賃貸住宅管理業務に関するアンケート調査
【参照】国土交通省ホームページ
https://www.mlit.go.jp/totikensangyo/const/sosei_const_tk3_000163.html
昨日6月30日に住宅新報さんがツイートされた内容でこちらを知りました。
国土交通省による、
「賃貸住宅管理業者登録制度における未登録業者の登録促進や登録制度の見直しなど、賃貸住宅管理業の適正化につなげることを目的 」として
①賃貸住宅管理業者
②家主(貸主)
③入居者(借主)
に対してアンケート調査が行われたようです。

私の仕事上では、①~③全て必要な情報ですが、
勝手な印象で、御覧いただいている方に真剣な回答者の方がおられたら申し訳ありませんが、
②の家主さんの回答が1番真剣に回答されているように感じます。
そのため、今回は②のみ、取り上げさせていただきます。
1)調査対象の年齢については、60歳以上が34%で最多、50歳以上が58%を占める P1、P7
50歳以上で現在貸家業をされている方は、古くからの地主さんの家系で、バブル期に先代が田畑に賃貸物件を建設し、相続で取得された方が多いのではないかと思います。
私が実際にお会いする家主さん方も70歳前後の方が多く、打ち合わせ等の窓口は50代のご子息とさせていただくことが多いです。

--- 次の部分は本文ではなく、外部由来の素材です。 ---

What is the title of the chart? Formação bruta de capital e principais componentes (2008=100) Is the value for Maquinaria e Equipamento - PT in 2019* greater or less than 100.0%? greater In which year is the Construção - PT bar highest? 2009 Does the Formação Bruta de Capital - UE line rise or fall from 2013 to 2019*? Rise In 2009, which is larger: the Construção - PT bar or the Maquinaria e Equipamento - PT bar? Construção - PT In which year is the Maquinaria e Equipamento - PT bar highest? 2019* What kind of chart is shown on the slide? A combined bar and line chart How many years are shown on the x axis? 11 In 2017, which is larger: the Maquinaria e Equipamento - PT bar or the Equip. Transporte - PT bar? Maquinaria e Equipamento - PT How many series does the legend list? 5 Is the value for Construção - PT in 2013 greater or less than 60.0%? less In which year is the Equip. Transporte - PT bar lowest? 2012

一部、12~19歳の貸家業をされている方から0.2%=約8名の回答があったことに少し驚きました(笑)
※相続により取得された方の割合が32.1%
2)回答者の所有戸室は「2~10戸」が43%で最多、「1戸」が33.3% P5、P9
その他のデータからみても、サラリーマン家主さんも比率が高いように感じます。
※居住用に取得したが使用しなくなった、投資目的、老後の備えで取得された方が43%
今後、古くからの地主さんであった方々の相続でそのご子息が相続され、処分されるケースが見込まれます。

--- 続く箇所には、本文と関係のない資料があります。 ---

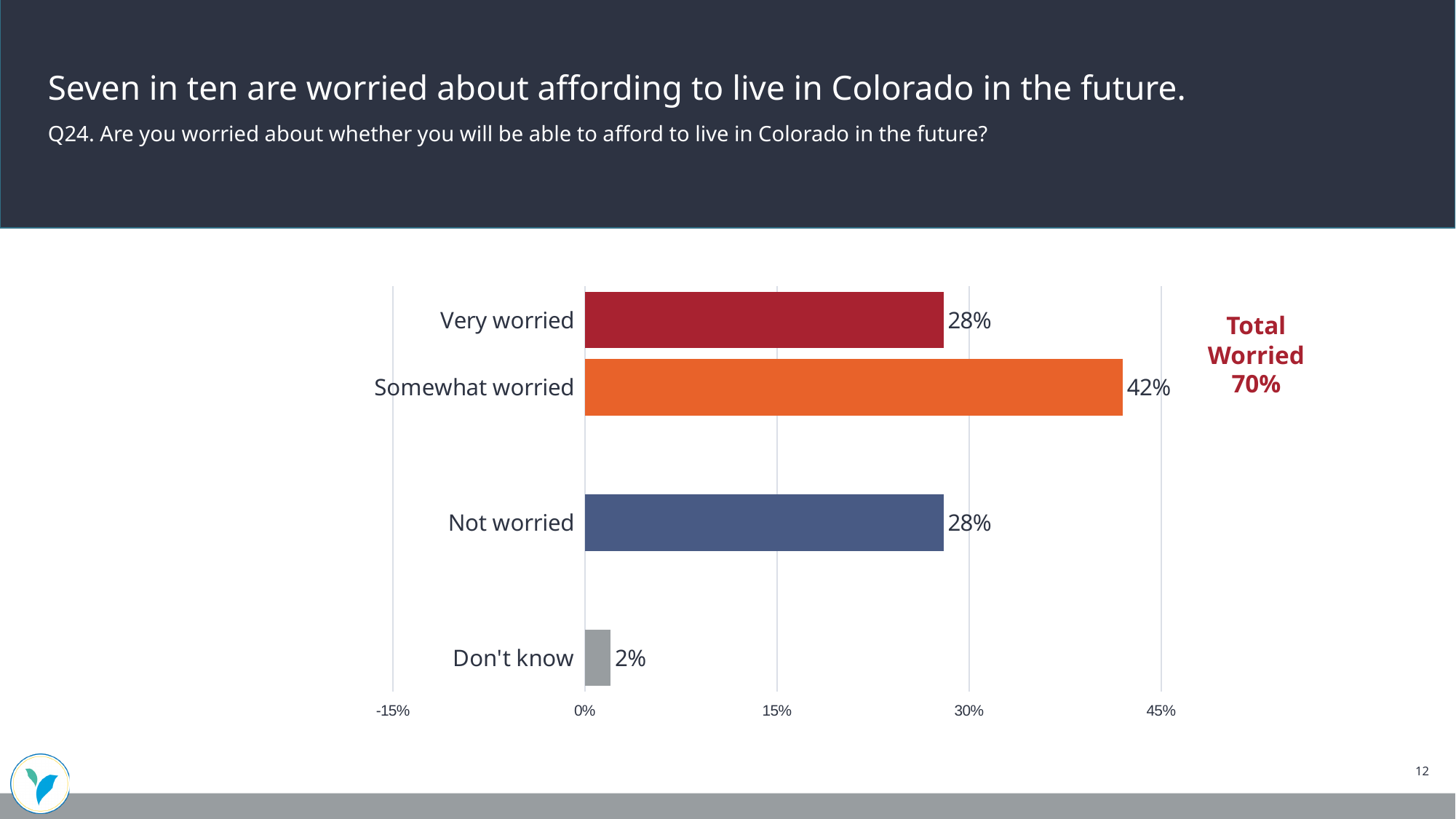
Which is larger, the percentage somewhat worried or the percentage not worried? Somewhat worried What percentage of respondents answered 'Don't know'? 2% How many response categories are shown in the chart? 4 Which response category has the lowest percentage? Don't know What kind of chart is shown on the slide? Bar chart What percentage of respondents are somewhat worried? 42% What is the difference between the percentage somewhat worried and the percentage very worried? 14% Which response category has the highest percentage? Somewhat worried What percentage of respondents are not worried? 28% What percentage of respondents are very worried about affording to live in Colorado in the future? 28% Is the value for 'Somewhat worried' greater or less than 30%? greater What total percentage is labelled as 'Total Worried' on the slide? 70%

勿論、「守り続けたい」と仰られる方もおられますが、近頃は相続の発生による相続税の支払い・代償金の支払いのためや、維持・管理に面倒を感じられる方が増えておられます印象です。
1,2のいずれにしましても、今後賃貸住宅管理業者が主としてお相手していく方々の回答となり、
貴重な情報だと感じています。
3)サブリース以外の物件で管理を依頼している割合は56% P12
募集業務について依頼の有無はありますが、約44%の方が自主管理で行っておられるということに、
驚きや新規管理取得のビジネスチャンスを感じます。
その中でも、18.5%の方が全てご自身で行っているということには大変驚きました。
4)管理業務の内容と実施者 P13
賃料等の集金業務(賃貸住宅管理業務処理準則上の基幹事務)、修繕積立金の管理等、
お金に関することはご自身でされている家主さんが多いことに驚きました。
それだけ、賃貸住宅市場における「管理会社」がまだまだ信用されるに足らない存在であることを表します。
このデータからは、「客付=入居者の獲得」と「最悪の場合のための依頼先を確保」するために管理会社に「賃貸管理」を依頼されている方も多いんだろうという印象を受けました。

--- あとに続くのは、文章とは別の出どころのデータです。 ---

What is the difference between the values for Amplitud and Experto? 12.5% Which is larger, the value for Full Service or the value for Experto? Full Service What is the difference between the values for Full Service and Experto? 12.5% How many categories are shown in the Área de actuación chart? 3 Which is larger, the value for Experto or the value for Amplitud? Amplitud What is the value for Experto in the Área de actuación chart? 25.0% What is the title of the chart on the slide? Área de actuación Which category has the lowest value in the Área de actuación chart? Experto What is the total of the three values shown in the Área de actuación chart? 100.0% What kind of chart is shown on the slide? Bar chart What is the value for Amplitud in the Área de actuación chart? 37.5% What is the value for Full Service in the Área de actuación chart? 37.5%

実際に、P14で自主管理されている方の理由の12.5%が「信頼できないから」となっています。
5)管理業務を業者に委託している理由 P15
様々な理由が回答されていますが、
・トラブルの回避(各項目50%以上)
・手間に関するもの(各項目20%以上)
非常に明快な理由でした。
その反面で、P16にあるトラブルの経験については、賃料滞納に関するトラブルが23.6%で最多です。
6)結論
他にも様々なアンケート内容の記載がありましたが、
私が気になったのは、特に上記5点でした。
「委託契約」においては、当たり前のことだとは思いますが、
①面倒・手間なことを回避するために管理委託契約を締結するにも関わらず、実態としては顧客が及第点をつけられる管理業務を提供できている会社が少ない
②実感としては、減っていると思っていましたが、まだまだ自主管理をされている家主さんが多い
ということが分かりました。
これから、大手業者からの人の流出により、不動産会社が乱立することが想定されます。
実際、私の勤めるエリアでは、この10年間に不動産業者の数は3倍程になったように感じています。
空室確認で聞いたことのない会社から電話があったり、家主さんのもとへDMが他社から届いていたり。
業界用語で言う「抜いた」「抜かない」の世界に入っていきます。
逆に言えば、中古物件において市場シェアを取りに行くチャンスにもなっています。
全ての家主さんに対して満足のいく管理は提供できないかもしれません。
個人的には、せめて及第点をいただけるような賃貸管理を目指しております。
お亡くなりになられる際にご家族に引き継がれる不動産のことを心配される方も多いと思います。
「あいつに任せておけば、まぁ満足ではないけど大丈夫か...」
ご売却になる際に
「あの人ともうやりとりすることはないんだなぁ」
このように思っていただけるように日々精進していこうと思っております。